Professor Felix Dapare Dakora has contributed to building local capacities in the field of agriculture, thereby tacking the issue of food scarcity on the African continent.
Professor Felix D. Dakora has, in over twenty three years of postdoctoral research, studied the molecular ‘conversation’ between legumes and soil. More specifically, the fixation of biological nitrogen (N2) in legumes promised great results. Prof. Dakora showed an increase in grain yield through manipulating the amounts of biological nitrogen fixed in symbiotic legumes in cropping systems. This could prove to be quite promising in many parts of the African region, as his research shows that returns of crops increased by rates of 89% to 95%, an increase, attributed to the additional free biological nitrogen in plants.

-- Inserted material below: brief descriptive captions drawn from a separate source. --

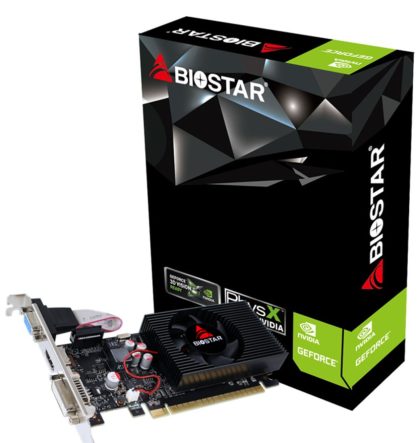 Graficka karta Biostar GT730 4GB GDDR3 128 bit DVI/VGA/HDMI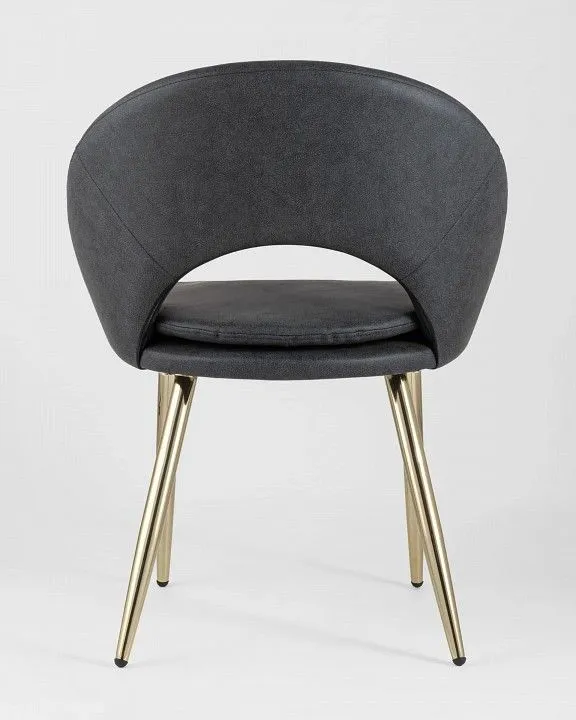 Набор из 2 стульев Stool Group Кензи KENZIE PU GREY BOX, УТ000037426 Набор из 2 стульев Stool Group Кензи KENZIE PU GREY BOX, УТ000037426
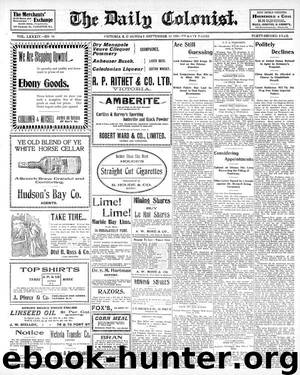 Daily Colonist (1900-09-23) by Unknown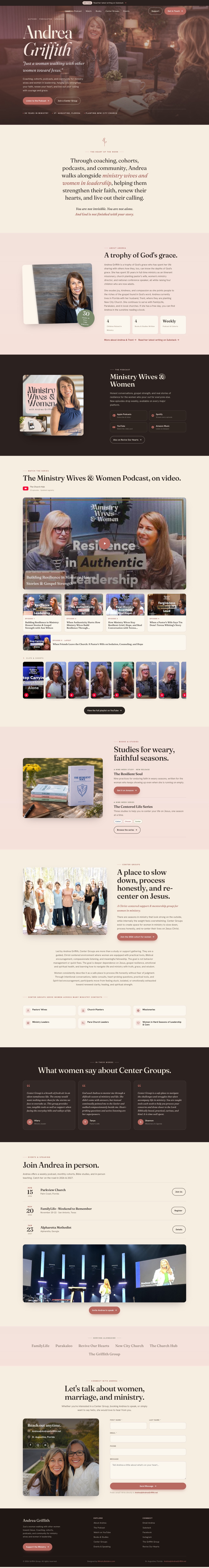 Full redesigned homepage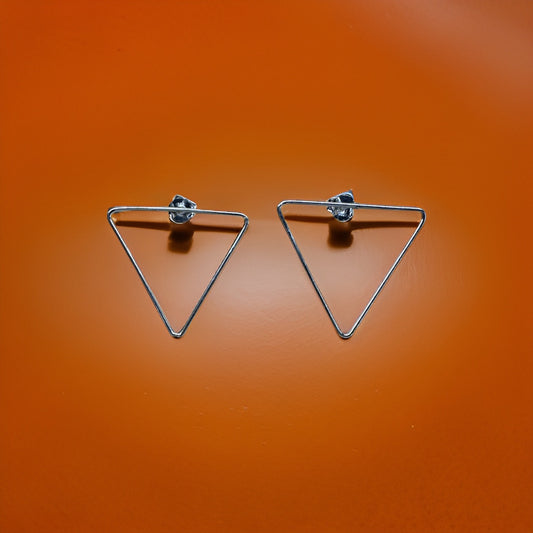 Down Triangle Earring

More recently, his laboratory has developed superior legume genotypes with greater plant growth, high N2-fixing ability, enhanced pest resistance, and increased grain yield for use by African farmers. In addition to increased yield, he found that an increased ability of N2-fixing legumes to accumulate leaf protein and minerals, especially trace elements which are most needed for overcoming micronutrient deficiency in Africa, was a major spinoff.

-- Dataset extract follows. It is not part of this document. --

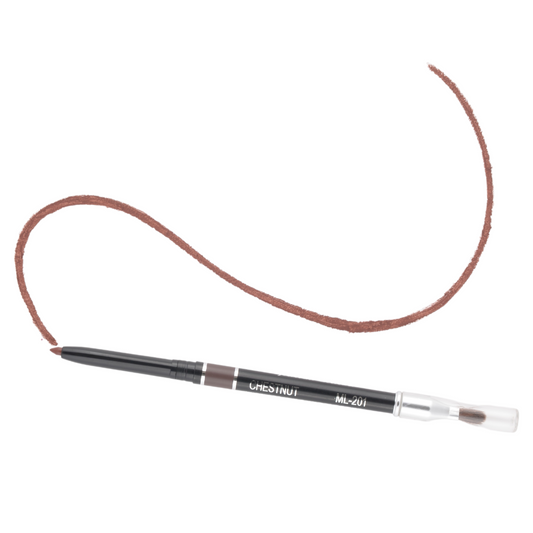 Chestnut Automatic Lip Pencil with Brush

Prof. Dakora’s studies on the effect of oxygen on nodule development and N2 fixation in cowpea and soybean plants have suggested that in the unlikely event of elevated O2levels in the atmosphere, nodulated legumes will still be able to grow, fix N2 and produce yield.

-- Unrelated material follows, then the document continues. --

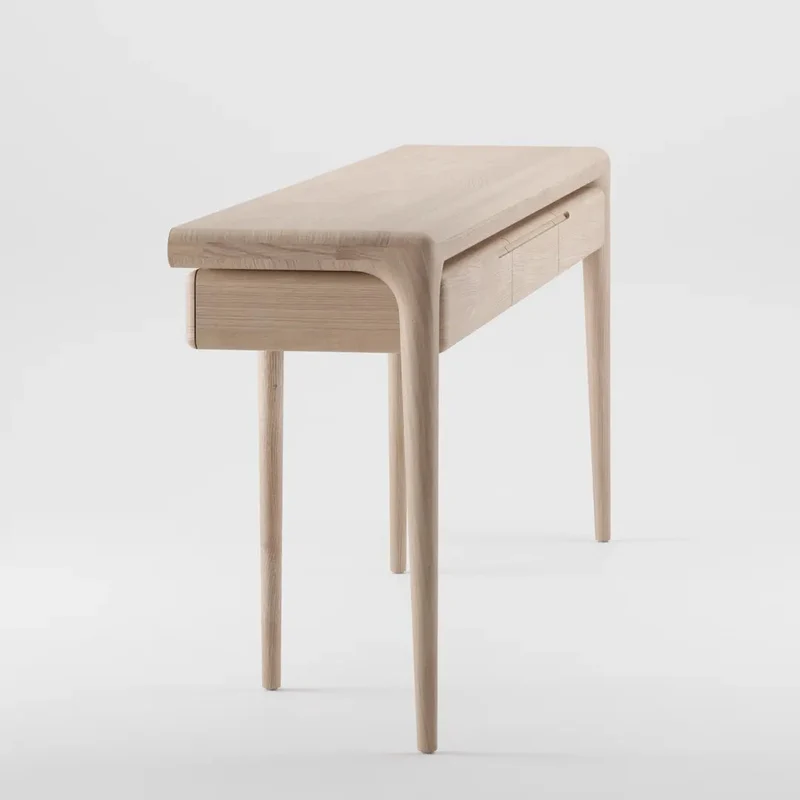Console - Noyer massif - Latus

Not limited to the field, Professor Dakora is a supervising University academic who has overseen the graduation of 12 Honours, 10 Masters, 8 Doctoral and 2 Postdoctoral fellows since 1993, with several more currently being supervised in his laboratory. These students typically go on to find employment in other national universities, Departments of Agriculture, Departments of Science and Technology and Government departments, where they are making significant contribution to sustainable economic growth.